Buxton Memorial Fountain
The Buxton Memorial Fountain (Eng. Buxton Memorial Fountain ) is an out of order drinking fountain in London. Client was the MP and philanthropist Charles Buxton in memory of his father Sir Thomas Buxton , also MP and social reformer as well as his contemporaries and others. a. William Wilberforce , Thomas Clarkson , Thomas Macaulay , who all played their part in the abolition of slavery in the British Empire in 1834 through the Slavery Abolition Act 1833 .
Emergence
The hobby architect Charles Buxton created the neo-Gothic design himself with the support of the architect Samuel Sanders Teulon. It was inaugurated in Parliament Square in 1866 . The cost was around £ 1200 . In the course of the redesign of the square after the Second World War , the fountain was dismantled in 1949 and only rebuilt in 1957 at its current location in Victoria Tower Gardens .
The fountain was restored from 2006 and returned to the public on March 25, 2007. The date was the 200th anniversary of the Slave Trade Act 1807 , which did not abolish slavery itself, but it did abolish the slave trade .
layout
The floor plan of the pavilion is octagonal. The actual fountain is located inside the pavilion, which can be reached via three steps.
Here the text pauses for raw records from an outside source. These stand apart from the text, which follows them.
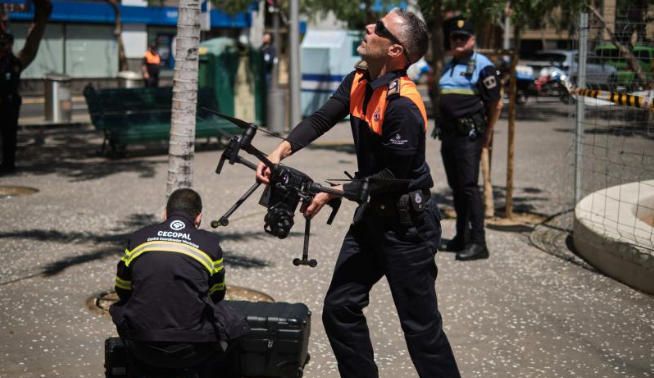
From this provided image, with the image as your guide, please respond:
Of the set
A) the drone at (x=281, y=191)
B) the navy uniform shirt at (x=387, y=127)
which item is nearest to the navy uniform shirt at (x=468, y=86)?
the navy uniform shirt at (x=387, y=127)

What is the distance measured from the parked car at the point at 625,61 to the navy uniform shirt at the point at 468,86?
1.53 meters

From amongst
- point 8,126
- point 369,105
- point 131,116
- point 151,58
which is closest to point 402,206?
point 369,105

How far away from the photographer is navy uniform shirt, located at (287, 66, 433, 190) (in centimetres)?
376

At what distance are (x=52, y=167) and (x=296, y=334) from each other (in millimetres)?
8738

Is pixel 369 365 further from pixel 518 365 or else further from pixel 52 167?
pixel 52 167

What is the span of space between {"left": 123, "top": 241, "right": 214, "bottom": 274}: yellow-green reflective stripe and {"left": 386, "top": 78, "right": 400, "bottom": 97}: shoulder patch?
1068 mm

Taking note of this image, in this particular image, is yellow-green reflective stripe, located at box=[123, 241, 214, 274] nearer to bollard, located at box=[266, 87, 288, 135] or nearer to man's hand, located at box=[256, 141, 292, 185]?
man's hand, located at box=[256, 141, 292, 185]

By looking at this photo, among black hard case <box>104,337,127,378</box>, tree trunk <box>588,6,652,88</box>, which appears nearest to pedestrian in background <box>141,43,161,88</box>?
tree trunk <box>588,6,652,88</box>

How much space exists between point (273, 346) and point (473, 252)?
3245mm

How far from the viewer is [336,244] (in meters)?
8.05

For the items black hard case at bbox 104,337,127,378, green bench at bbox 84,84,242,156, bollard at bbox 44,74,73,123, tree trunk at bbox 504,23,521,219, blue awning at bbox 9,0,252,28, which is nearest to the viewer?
black hard case at bbox 104,337,127,378

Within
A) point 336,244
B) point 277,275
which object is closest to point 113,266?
point 277,275

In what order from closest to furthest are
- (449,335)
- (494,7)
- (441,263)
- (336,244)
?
(449,335) < (441,263) < (336,244) < (494,7)

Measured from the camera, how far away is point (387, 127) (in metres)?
3.78
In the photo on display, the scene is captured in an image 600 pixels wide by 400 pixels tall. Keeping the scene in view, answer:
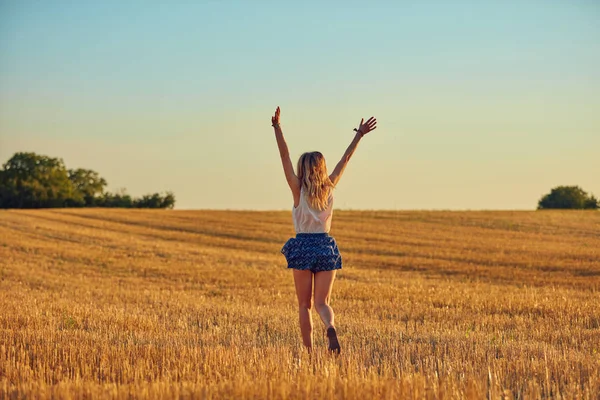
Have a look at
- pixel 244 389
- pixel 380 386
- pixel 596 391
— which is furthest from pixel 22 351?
pixel 596 391

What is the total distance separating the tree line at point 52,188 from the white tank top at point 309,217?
2537 inches

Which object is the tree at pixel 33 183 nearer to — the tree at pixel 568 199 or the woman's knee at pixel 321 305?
the tree at pixel 568 199

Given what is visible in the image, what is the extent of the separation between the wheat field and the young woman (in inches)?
26.1

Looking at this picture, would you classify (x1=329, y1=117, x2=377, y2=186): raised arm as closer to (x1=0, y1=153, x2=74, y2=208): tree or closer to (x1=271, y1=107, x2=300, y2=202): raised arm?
(x1=271, y1=107, x2=300, y2=202): raised arm

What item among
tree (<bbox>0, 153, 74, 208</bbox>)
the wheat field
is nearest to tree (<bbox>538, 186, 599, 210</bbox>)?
the wheat field

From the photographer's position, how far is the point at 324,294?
8.03 metres

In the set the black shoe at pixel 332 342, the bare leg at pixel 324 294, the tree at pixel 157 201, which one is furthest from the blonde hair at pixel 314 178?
the tree at pixel 157 201

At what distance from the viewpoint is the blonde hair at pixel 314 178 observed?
7.77m

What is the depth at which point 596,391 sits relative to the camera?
6953 mm

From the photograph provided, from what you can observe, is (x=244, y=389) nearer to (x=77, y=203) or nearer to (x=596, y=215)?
(x=596, y=215)

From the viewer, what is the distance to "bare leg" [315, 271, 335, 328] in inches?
312

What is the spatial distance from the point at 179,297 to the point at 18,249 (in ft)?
50.2

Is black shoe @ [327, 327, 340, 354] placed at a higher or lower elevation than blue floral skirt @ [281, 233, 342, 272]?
lower

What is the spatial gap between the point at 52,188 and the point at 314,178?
244ft
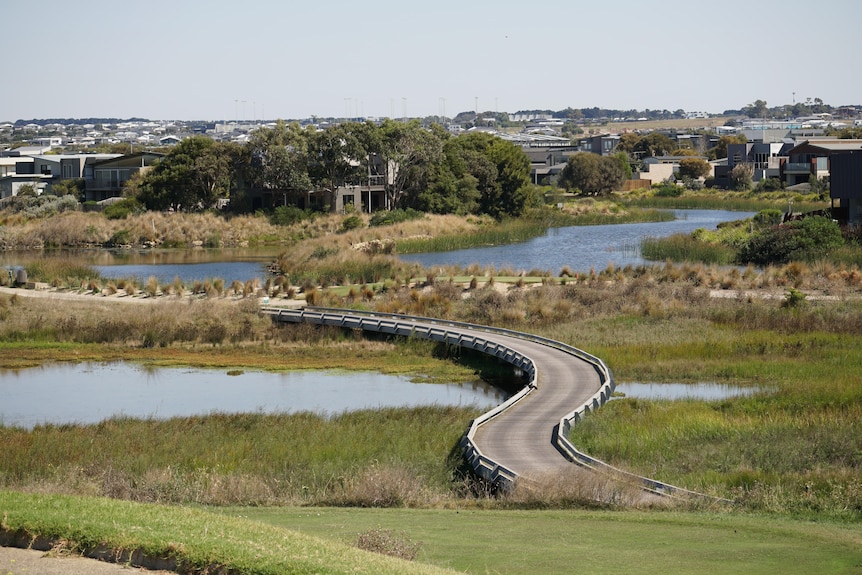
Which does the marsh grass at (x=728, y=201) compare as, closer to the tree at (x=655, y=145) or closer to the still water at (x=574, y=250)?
the still water at (x=574, y=250)

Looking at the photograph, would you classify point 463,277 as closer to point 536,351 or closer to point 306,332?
point 306,332

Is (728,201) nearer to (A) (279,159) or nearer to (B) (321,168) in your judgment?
(B) (321,168)

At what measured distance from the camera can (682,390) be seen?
3069 centimetres

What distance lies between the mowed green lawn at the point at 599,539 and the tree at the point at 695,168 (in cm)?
11960

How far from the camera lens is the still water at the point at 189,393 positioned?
96.4 feet

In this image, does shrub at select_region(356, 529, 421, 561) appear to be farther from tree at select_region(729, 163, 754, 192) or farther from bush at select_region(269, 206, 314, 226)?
tree at select_region(729, 163, 754, 192)

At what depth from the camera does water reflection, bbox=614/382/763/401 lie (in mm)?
29391

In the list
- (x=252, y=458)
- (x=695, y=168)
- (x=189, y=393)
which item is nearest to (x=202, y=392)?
(x=189, y=393)

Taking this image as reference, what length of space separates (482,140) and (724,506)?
3134 inches

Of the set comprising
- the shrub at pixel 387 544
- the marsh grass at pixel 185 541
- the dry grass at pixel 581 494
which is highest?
the marsh grass at pixel 185 541

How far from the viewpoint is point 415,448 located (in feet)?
77.6

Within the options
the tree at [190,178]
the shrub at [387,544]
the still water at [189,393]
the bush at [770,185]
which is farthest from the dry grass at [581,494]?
the bush at [770,185]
Four basins are attached to a central pillar made of gray granite . The water came out of four snapdragons.
A tracery made of limestone rests on eight four-part column groups made of red granite . It is decorated with half columns , mosaics, and floral and animal elements. Bronze figures of English rulers from different epochs once stood on eight small plinths between the pinnacles . a. of Caratacus , leader of the southern English Catuvellaunen , the Anglo-Scandinavian King Canute the Great , the Anglo-Saxon Alfred the Great , William the Conqueror and finally Queen Victoria . They have since been stolen several times and are currently missing.
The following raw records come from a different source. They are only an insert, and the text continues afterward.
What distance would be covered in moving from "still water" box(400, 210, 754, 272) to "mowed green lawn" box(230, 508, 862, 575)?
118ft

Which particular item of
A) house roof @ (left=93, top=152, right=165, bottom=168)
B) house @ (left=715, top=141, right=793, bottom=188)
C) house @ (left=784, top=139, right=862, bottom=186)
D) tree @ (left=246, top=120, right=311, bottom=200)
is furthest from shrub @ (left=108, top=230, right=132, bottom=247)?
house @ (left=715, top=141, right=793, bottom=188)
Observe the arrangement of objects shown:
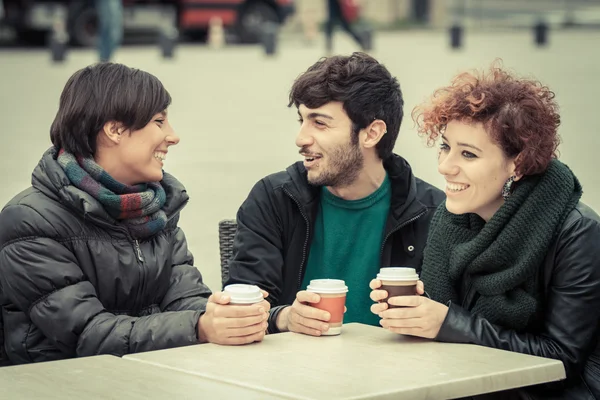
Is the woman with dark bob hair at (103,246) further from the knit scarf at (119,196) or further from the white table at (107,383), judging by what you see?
the white table at (107,383)

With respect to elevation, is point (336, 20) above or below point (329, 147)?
below

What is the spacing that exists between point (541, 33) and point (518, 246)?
22201mm

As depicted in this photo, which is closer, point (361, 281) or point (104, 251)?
point (104, 251)

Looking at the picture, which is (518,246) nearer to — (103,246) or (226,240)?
(103,246)

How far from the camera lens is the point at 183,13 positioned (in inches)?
939

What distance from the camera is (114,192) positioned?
3.54 meters

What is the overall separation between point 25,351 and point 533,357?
1398 millimetres

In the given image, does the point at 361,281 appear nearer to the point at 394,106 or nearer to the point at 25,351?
the point at 394,106

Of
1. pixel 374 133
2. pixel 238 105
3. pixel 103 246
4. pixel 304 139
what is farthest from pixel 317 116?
pixel 238 105

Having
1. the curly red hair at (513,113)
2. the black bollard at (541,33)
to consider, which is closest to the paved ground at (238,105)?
the black bollard at (541,33)

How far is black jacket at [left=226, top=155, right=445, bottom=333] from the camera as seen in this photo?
4.05m

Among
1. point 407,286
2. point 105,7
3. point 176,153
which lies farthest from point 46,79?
point 407,286

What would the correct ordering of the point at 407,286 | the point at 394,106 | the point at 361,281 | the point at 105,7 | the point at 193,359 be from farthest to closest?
the point at 105,7, the point at 394,106, the point at 361,281, the point at 407,286, the point at 193,359

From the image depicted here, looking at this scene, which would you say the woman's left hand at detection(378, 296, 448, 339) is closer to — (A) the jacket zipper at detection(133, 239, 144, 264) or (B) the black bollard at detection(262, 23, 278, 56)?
(A) the jacket zipper at detection(133, 239, 144, 264)
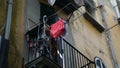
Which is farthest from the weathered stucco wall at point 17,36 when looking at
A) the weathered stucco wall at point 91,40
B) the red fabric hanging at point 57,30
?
the weathered stucco wall at point 91,40

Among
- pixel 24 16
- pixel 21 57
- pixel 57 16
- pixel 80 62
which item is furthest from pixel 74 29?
pixel 21 57

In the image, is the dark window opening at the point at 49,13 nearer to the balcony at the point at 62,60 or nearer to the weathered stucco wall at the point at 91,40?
the balcony at the point at 62,60

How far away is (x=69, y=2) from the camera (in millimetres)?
12406

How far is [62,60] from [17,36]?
4.82 ft

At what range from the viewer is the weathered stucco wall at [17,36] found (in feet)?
28.0

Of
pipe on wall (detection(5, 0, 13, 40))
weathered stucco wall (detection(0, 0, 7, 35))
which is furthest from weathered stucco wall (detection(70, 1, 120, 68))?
pipe on wall (detection(5, 0, 13, 40))

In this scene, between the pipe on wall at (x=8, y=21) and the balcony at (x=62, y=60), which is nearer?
the pipe on wall at (x=8, y=21)

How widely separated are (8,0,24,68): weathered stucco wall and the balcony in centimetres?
36

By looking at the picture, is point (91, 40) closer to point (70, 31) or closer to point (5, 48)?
point (70, 31)

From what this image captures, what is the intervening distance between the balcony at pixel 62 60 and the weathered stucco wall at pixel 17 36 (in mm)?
357

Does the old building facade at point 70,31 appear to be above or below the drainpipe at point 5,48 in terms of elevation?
above

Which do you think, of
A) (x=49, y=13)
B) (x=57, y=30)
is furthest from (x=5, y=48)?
(x=49, y=13)

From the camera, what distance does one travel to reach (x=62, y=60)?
392 inches

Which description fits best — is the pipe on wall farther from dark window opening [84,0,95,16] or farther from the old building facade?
dark window opening [84,0,95,16]
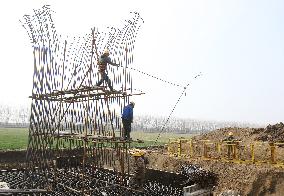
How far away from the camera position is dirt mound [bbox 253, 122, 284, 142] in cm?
2419

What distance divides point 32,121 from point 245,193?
936 cm

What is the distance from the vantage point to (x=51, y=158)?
11914 millimetres

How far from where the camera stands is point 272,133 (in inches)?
1011

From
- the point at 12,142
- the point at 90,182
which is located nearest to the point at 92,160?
the point at 90,182

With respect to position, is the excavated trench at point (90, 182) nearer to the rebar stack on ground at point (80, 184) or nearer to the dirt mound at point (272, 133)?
the rebar stack on ground at point (80, 184)

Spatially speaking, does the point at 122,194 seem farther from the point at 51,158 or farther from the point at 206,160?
the point at 206,160

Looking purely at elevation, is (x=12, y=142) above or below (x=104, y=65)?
below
The most striking feature is the roof in the form of an eight-sided pyramid . It is clad in brightly colored enameled iron elements with a neo-Byzantine influence.
Individual evidence
- ↑ Listing of 18 historic buildings amended to highlight their links to the abolition of slavery. September 29, 2009. Retrieved May 27, 2018 .
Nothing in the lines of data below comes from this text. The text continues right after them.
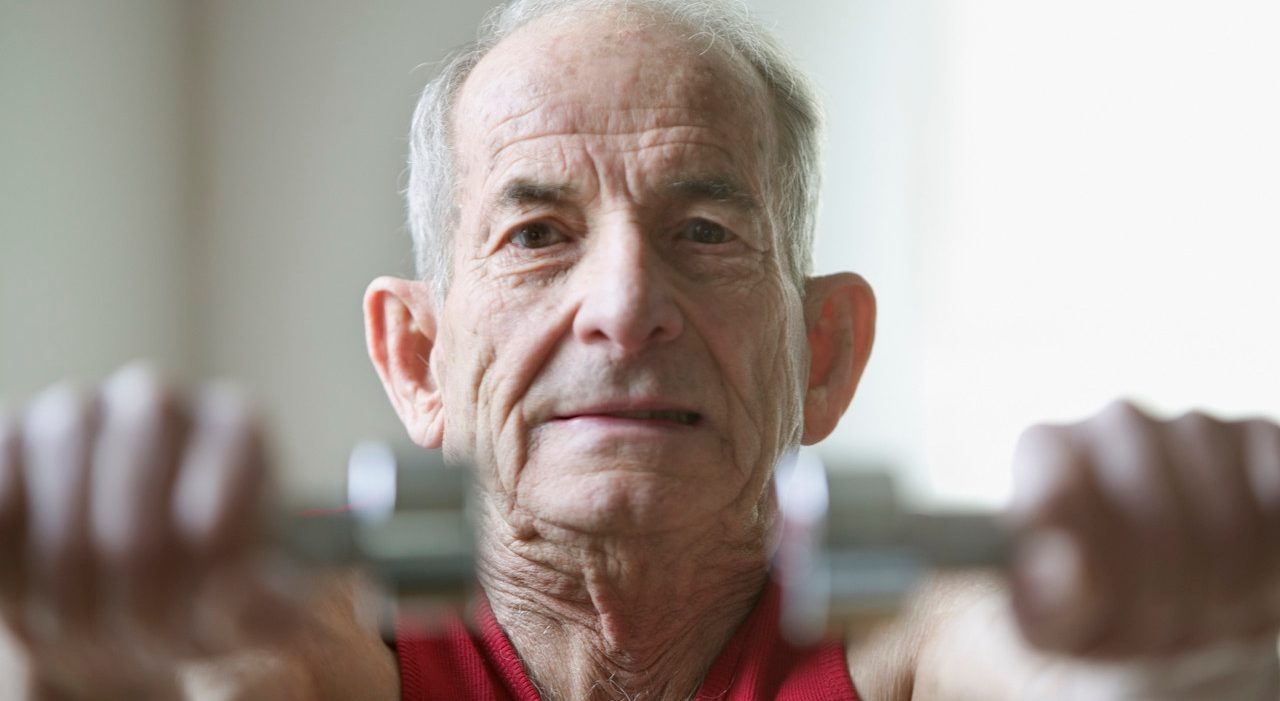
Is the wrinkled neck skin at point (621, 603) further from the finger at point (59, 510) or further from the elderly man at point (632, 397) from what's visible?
the finger at point (59, 510)

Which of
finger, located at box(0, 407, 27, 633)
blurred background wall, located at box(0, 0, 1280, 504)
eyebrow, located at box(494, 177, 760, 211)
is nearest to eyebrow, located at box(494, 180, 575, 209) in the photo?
eyebrow, located at box(494, 177, 760, 211)

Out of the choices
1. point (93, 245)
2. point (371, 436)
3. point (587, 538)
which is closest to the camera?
point (587, 538)

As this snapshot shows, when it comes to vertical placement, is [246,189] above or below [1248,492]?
above

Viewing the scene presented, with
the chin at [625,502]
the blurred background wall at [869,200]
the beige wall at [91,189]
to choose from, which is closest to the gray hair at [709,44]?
the chin at [625,502]

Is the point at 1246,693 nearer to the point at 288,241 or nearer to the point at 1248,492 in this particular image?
the point at 1248,492

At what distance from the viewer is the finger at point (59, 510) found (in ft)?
2.69

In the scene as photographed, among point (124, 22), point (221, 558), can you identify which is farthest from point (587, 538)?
point (124, 22)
- ↑ protest disrupts slavery service . March 27, 2007 ( bbc.co.uk [accessed May 20, 2018]).
- ^ Westminster: King St, Great George St and the Broad Sanctuary | British History Online. Retrieved June 9, 2018 .
- ↑ Historic England: BUXTON MEMORIAL FOUNTAIN, VICTORIA TOWER GARDENS, City of Westminster - 1066151 | Historic England. Retrieved May 27, 2018 .
Web links
Coordinates: 51 ° 29 '46 " N , 0 ° 7' 29.3" W.